Dopo Badolato anche Riace che per noi è veramente un simbolo. E se vogliamo la vittoria, dal 1997 ad oggi, sta nel fatto che quando siamo partiti eravamo soli, adesso ci sono circa 148 Sprar. E nonostante qualcuno abbia cercato di dargli la botta decisiva, resistiamo ancora e vediamo che ne sarà». Ed è un legame, quello tra Badolato e il popolo curdo, che va oltre la vita. Nel cimitero del paese infatti riposano due bambini curdi. Uno morto per disidratazione, dopo una settimana in rianimazione, arrivato nel corso di uno sbarco a Locri. L’altro arrivato in Italia senza vita. «Ci sono anche due ragazzi etiopi e altre due salme di cui non conosciamo l’identità che la Prefettura ci ha chiesto di ospitare dopo uno sbarco andato a finire male a causa di un naufragio - racconta Daniela Trapasso -. Non sappiamo i nomi, abbiamo solo dei numeri ma per noi sono due persone che rappresentano la sconfitta dell’umanità».

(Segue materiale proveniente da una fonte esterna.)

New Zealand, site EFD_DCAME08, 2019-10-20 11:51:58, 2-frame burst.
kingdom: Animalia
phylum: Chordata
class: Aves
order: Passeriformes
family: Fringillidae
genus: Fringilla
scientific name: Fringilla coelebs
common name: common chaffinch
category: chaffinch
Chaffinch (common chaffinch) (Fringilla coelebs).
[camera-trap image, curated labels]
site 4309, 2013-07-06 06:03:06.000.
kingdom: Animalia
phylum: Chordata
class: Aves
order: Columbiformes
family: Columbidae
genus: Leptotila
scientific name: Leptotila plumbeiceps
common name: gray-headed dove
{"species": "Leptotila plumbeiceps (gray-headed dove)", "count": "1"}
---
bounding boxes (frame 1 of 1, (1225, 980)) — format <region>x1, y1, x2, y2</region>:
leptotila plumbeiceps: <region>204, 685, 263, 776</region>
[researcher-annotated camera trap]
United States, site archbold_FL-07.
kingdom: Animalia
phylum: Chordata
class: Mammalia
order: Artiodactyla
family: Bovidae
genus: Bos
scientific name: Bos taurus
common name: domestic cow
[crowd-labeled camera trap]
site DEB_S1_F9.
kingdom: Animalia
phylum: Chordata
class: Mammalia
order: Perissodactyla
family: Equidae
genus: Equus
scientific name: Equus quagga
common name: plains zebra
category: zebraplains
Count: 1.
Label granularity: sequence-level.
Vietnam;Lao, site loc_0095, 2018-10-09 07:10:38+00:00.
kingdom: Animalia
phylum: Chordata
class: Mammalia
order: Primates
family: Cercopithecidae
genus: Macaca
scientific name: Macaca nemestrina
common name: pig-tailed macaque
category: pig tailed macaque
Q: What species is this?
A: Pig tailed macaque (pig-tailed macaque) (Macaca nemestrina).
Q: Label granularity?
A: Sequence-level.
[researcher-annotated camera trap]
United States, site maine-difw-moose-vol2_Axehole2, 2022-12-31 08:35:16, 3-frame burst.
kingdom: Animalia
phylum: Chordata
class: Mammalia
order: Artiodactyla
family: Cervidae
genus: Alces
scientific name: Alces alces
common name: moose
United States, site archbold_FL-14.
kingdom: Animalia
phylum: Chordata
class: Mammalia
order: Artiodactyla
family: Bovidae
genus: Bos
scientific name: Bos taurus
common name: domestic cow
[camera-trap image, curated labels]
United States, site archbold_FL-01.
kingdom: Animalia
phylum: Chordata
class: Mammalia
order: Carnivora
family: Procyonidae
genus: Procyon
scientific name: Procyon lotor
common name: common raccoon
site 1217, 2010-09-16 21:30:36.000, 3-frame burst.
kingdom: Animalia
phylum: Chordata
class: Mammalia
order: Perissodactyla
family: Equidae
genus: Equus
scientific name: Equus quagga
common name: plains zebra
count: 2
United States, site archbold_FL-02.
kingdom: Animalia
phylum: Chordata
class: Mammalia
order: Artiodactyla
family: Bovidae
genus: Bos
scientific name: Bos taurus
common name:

L'abbraccio al popolo curdo

Ed è da quello stesso borgo, simbolo di accoglienza e integrazione, dove i bambini giocano insieme e la diversità è diventata opportunità, che, in un clima di indifferenza generale della politica calabrese, sale la preoccupazione per gli attacchi turchi iniziati il 9 ottobre scorso, voluti dal premier Erdogan, subiti dal popolo curdo in Siria. Un popolo che è stato determinante nella lotta contro l’Isis, che sogna l’autonomia, ma che si sente profondamente tradito dal mondo occidentale. «La guerra non mi piace – dice Salim – la vorrei fermare. Stanno pagando con la loro vita tanti bambini, donne, giovani».

 

«Noi siamo contro tutti i tipi di guerra come risoluzione delle controversie internazionali. D’altronde lo dice anche l’articolo 11 della nostra Costituzione. Non possiamo che bocciare la politica di Erdogan – aggiunge l’assessore Trapasso mentre alle sue spalle sventola la bandiera della pace – e chiediamo che si formi veramente un tavolo internazionale per definire una volta per tutte la questione del popolo curdo. Un popolo che, non dimentichiamo, anche l’Italia ha contribuito a sfaldare, a disperdere per il mondo perché quando nel 1923 fu firmato il Trattato di Losanna, l’Italia era tra i firmatari. E quindi abbiamo la responsabilità anche noi». 

 

«Il popolo curdo è un popolo fiero che nel corso degli anni non ha esitato a combattere in prima linea al fianco di Paesi che, puntualmente, non hanno esitato a tradirlo e rinnegarlo - per il sindaco di Badolato Gerardo Mannello -. Sappiamo che il nostro appello è una goccia nel mare ma non possiamo fare a meno di esprimere tutta la nostra solidarietà alle donne, ai bambini ed agli uomini curdi attualmente sotto attacco».

 

«Chi ci deve aiutare lo faccia. Non resti fermo a guardare la gente morire – commenta Zubeyer -. Guardare non serve, bisogna dare una mano prima che muoiano tante persone, donne, bambini». Zubeyer stringe tra le mani il figlio mentre chiede giustizia per i suoi fratelli curdi. È arrivato a Badolato nel 2008, è qui che ha messo su famiglia ed è qui che sono nati i suoi 4 figli. L’ultimo lo ha chiamato Libero. Perché questo nome? Gli chiediamo. «Perché in Turchia le persone non sono libere. Io ho fatto nascere mio figlio qui in Italia perché fosse libero».